Our analyses of reading times in sentence-final region also yielded several reliable main effects and interactions. The critical four-way interaction between test, verb bias, span, and exposure was not reliable (Fs < 1); however, we did find a reliable interaction between test, verb bias, and exposure [F₁(1,18) = 28.79, MS_e = 15,650; F₂(1,39) = 10.01, MS_e = 37,718]. The results for the pretest condition were similar to those reported in Experiment 1A. Participants showed a verb-bias effect [F₁(1,18) = 64.64, MS_e = 34,992, d = 0.30; F₂(1,39) = 12.34, MS_e = 30,718]. The verb-bias effect did not differ as a function of span (Fs < 1). Once again, we found no effect of exposure in the pretest data (Fs < 1).

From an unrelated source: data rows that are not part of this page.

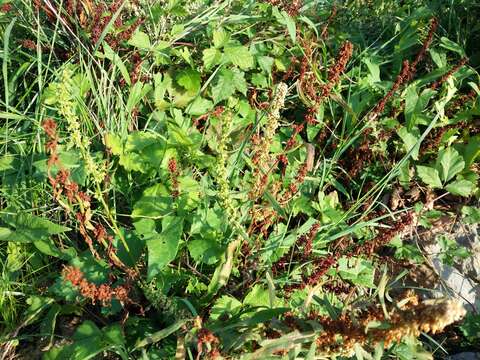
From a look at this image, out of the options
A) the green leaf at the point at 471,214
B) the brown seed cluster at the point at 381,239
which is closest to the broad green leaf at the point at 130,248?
the brown seed cluster at the point at 381,239

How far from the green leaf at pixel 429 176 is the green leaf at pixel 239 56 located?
0.89 meters

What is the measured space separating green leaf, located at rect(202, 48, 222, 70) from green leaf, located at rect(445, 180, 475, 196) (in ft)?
3.79

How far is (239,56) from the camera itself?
2.39m

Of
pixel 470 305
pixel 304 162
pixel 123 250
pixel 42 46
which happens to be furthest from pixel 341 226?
pixel 42 46

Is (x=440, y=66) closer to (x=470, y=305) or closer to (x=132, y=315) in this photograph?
(x=470, y=305)

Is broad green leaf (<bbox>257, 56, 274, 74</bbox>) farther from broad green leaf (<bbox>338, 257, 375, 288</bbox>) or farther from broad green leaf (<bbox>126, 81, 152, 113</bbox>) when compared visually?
broad green leaf (<bbox>338, 257, 375, 288</bbox>)

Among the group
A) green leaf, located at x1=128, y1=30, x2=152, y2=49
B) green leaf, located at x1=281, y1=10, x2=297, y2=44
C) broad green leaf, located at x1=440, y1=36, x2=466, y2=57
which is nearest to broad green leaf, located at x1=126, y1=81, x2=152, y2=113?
green leaf, located at x1=128, y1=30, x2=152, y2=49

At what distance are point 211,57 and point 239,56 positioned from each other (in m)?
0.13

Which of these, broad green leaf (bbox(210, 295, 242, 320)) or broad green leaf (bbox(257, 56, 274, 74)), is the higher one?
broad green leaf (bbox(257, 56, 274, 74))

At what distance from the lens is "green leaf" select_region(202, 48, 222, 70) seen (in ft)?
7.70

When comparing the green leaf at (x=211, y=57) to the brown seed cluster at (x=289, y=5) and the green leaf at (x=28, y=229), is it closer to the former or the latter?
the brown seed cluster at (x=289, y=5)

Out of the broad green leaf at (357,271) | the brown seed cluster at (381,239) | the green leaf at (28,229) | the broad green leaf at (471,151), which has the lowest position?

With respect to the posttest data, we found that sentences in the consistent and varied conditions were read more slowly in the past-tense-biased condition than they were in the past-participle-biased condition. The effect in the consistent condition was reliable in the item analysis [F₂(1,39) = 7.71, MS_e = 43,250] but not in the participant analysis [F₁(1,19) = 1.02, MS_e = 169,052, p = .33, d = 0.30]. The effect in the varied condition was marginally reliable in the item analysis [F₂(1,39) = 2.71, MS_e = 49,127, p = .10] but not in the participant analysis [F₁(1,19) = 1.46, MS_e = 55,026, p = .24, d = 0.32]. Finally, in the no-exposure condition, both high-span and low-span readers were reliably slower to read past-tense-biased than they were to read past-participle-biased sentences [F₁(1,19) = 7.44, MS_e = 81,360, d = 0.44; F₂(1,39) = 19.08, MS_e = 59,437]. Once again, readers showed a larger verb-bias effect for unexposed sentences than they did for sentences in the consistent or varied conditions.

Regression Analyses

We did not have enough items to conduct separate regression analyses in each exposure condition. Therefore, we collapsed across exposure and analyzed the data as we did in Experiment 1. The results appear in Table 10.

Table 10.

Regression Analyses of Reading Times in Experiment 2 As a Function of Frequency, Plausibility, Predictability, Ambiguity, and Transitivity

	Reading Span
	High		Low
Region	β	t	β	t
Prepositional Phrase
Base frequency	.08	0.96	−.07	−0.79
Past-participle frequency	−.07	−0.74	−.03	−0.30
Past-tense frequency	−.09	−0.88	−.05	−0.51
Ambiguity	.13	1.61	.15	1.75†
RC continuation	−.12	−1.40	−.11	−1.09
Theme plausibility	−.26	−2.92**	−.21	−2.29*
Agent plausibility	.43	4.31**	.37	3.61**
Transitivity	−.09	−0.96	.08	0.99
Sentence Final
Base frequency	.05	0.49	.01	0.10
Past-participle frequency	−.01	−0.07	.03	0.27
Past-tense frequency	−.09	−0.75	.08	0.87
Ambiguity	.05	0.56	.12	1.07
RC continuation	−.03	−0.29	.01	0.11
Theme plausibility	−.06	−0.50	−.15	−1.31
Agent plausibility	.19	1.59	.22	1.87†
Transitivity	.04	0.39	.04	0.38

Note—RC, relative clause.

^†p < .10.

^*p < .05.

^**p < .01.

In our analysis of data at the prepositional phrase, we found results for the high-span readers that were similar to the pattern that we saw in Experiment 1, although the effects were somewhat smaller. The verb-bias effect increased as a function of agent plausibility and decreased as a function of theme plausibility. The primary difference between this analysis and the one reported in Experiment 1 concerned the performance of the low-span readers. We found reliable effects of theme plausibility and agent plausibility that we did not see previously.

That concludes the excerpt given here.